PROBLEM DETAILS -> Copy out every one of the entries below word for word, leaving out the pictures.

(Source data)
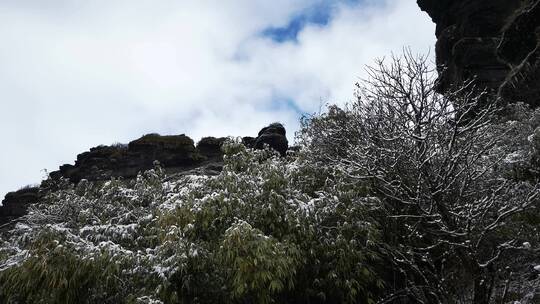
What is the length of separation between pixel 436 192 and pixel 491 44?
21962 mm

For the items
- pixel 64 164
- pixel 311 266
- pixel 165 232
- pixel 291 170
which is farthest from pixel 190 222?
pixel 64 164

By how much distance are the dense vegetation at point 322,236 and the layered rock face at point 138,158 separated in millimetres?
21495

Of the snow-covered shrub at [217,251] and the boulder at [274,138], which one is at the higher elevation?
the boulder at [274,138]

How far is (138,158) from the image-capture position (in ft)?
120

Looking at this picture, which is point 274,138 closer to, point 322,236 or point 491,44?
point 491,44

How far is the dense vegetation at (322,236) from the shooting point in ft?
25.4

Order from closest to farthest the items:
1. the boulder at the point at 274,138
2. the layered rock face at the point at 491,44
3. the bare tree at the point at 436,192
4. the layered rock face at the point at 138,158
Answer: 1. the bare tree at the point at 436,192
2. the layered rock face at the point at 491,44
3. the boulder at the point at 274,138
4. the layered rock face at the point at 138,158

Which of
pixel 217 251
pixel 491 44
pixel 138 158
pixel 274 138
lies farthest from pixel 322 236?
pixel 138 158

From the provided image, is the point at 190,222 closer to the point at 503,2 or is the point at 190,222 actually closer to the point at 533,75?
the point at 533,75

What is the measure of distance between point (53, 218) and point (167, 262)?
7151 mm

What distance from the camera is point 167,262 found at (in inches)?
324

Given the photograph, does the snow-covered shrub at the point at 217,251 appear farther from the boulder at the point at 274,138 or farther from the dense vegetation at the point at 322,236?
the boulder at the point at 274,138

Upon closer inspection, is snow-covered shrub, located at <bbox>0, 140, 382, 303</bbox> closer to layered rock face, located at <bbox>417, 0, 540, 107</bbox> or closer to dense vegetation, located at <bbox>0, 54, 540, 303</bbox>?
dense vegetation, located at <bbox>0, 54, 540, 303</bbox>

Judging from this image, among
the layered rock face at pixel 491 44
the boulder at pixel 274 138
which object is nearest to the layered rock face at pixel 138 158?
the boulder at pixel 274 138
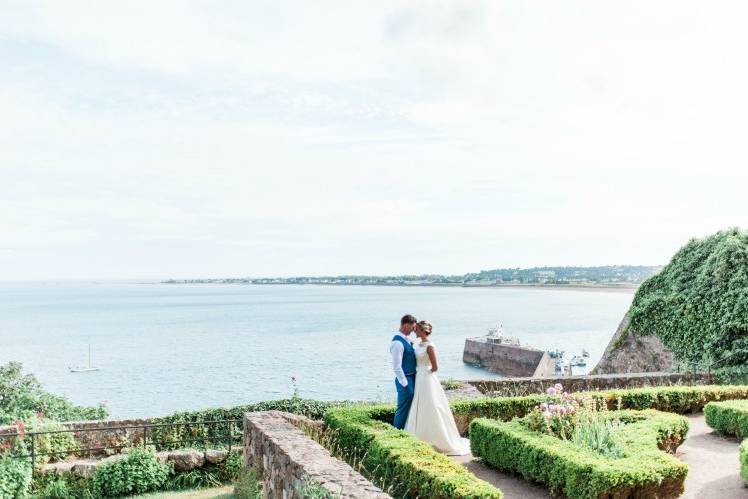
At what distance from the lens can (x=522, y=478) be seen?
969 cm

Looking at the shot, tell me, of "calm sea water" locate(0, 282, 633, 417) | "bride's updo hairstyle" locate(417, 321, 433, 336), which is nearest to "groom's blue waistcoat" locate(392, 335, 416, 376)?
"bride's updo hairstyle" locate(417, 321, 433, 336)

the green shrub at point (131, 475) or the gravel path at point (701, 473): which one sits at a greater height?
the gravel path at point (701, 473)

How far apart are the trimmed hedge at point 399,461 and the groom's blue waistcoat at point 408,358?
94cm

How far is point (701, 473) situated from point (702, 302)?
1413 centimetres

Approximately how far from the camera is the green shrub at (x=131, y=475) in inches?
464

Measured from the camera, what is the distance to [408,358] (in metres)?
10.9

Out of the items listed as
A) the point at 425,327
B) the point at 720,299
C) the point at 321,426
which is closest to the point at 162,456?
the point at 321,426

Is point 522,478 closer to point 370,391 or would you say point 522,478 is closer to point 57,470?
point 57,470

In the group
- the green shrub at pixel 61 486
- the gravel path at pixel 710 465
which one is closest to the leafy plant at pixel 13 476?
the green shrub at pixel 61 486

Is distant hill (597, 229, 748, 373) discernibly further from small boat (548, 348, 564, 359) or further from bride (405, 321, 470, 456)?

CORRECT RESULT ->
What is the length of separation between pixel 436 192 and pixel 491 44?
21962 mm

For the items
- pixel 64 164
- pixel 311 266
- pixel 165 232
- pixel 291 170
which is farthest from pixel 190 222?
pixel 64 164

By how much distance are the dense vegetation at point 322,236 and the layered rock face at point 138,158 separated in millimetres?
21495

Of the snow-covered shrub at [217,251] and the boulder at [274,138], which one is at the higher elevation?
the boulder at [274,138]

How far is (138,158) from the image-capture position (in ft)?
120

Looking at this picture, which is point 274,138 closer to, point 322,236 or point 491,44?
point 491,44

How far is the dense vegetation at (322,236) from the shooting point in ft?
25.4

Order from closest to farthest the items:
1. the boulder at the point at 274,138
2. the layered rock face at the point at 491,44
3. the bare tree at the point at 436,192
4. the layered rock face at the point at 138,158
Answer: 1. the bare tree at the point at 436,192
2. the layered rock face at the point at 491,44
3. the boulder at the point at 274,138
4. the layered rock face at the point at 138,158

Which of
pixel 217 251
pixel 491 44
pixel 138 158
pixel 274 138
lies farthest from pixel 322 236?
pixel 138 158

From the provided image, is the point at 190,222 closer to the point at 503,2 or is the point at 190,222 actually closer to the point at 533,75?
the point at 533,75

What is the measure of distance between point (53, 218) and point (167, 262)?
7151 mm

What distance from the camera is point 167,262 found at (in inches)?
324

Given the photograph, does the snow-covered shrub at the point at 217,251 appear farther from the boulder at the point at 274,138 or farther from the dense vegetation at the point at 322,236?
the boulder at the point at 274,138

Upon closer inspection, is snow-covered shrub, located at <bbox>0, 140, 382, 303</bbox> closer to layered rock face, located at <bbox>417, 0, 540, 107</bbox> or closer to dense vegetation, located at <bbox>0, 54, 540, 303</bbox>?
dense vegetation, located at <bbox>0, 54, 540, 303</bbox>

Judging from this image, among
the layered rock face at pixel 491 44
the boulder at pixel 274 138
which object is nearest to the layered rock face at pixel 138 158?
the boulder at pixel 274 138
At what distance from the lens can (x=522, y=478) be seen?
969 cm

Looking at the shot, tell me, of "calm sea water" locate(0, 282, 633, 417) | "bride's updo hairstyle" locate(417, 321, 433, 336), which is nearest to "groom's blue waistcoat" locate(392, 335, 416, 376)?
"bride's updo hairstyle" locate(417, 321, 433, 336)

the green shrub at point (131, 475) or the gravel path at point (701, 473): which one sits at a greater height?
the gravel path at point (701, 473)

How far apart are the trimmed hedge at point 399,461 and the groom's blue waistcoat at point 408,358?
94cm

How far is point (701, 473) situated from point (702, 302)?
1413 centimetres

Approximately how far from the camera is the green shrub at (x=131, y=475) in inches?
464

Measured from the camera, what is the distance to [408,358] (in metres)?
10.9

Out of the items listed as
A) the point at 425,327
B) the point at 720,299
C) the point at 321,426
which is closest to the point at 162,456?
the point at 321,426

Is point 522,478 closer to point 370,391 or would you say point 522,478 is closer to point 57,470?
point 57,470

In the group
- the green shrub at pixel 61 486
- the gravel path at pixel 710 465
which one is closest to the leafy plant at pixel 13 476?
the green shrub at pixel 61 486

Is distant hill (597, 229, 748, 373) discernibly further from small boat (548, 348, 564, 359) or further from bride (405, 321, 470, 456)?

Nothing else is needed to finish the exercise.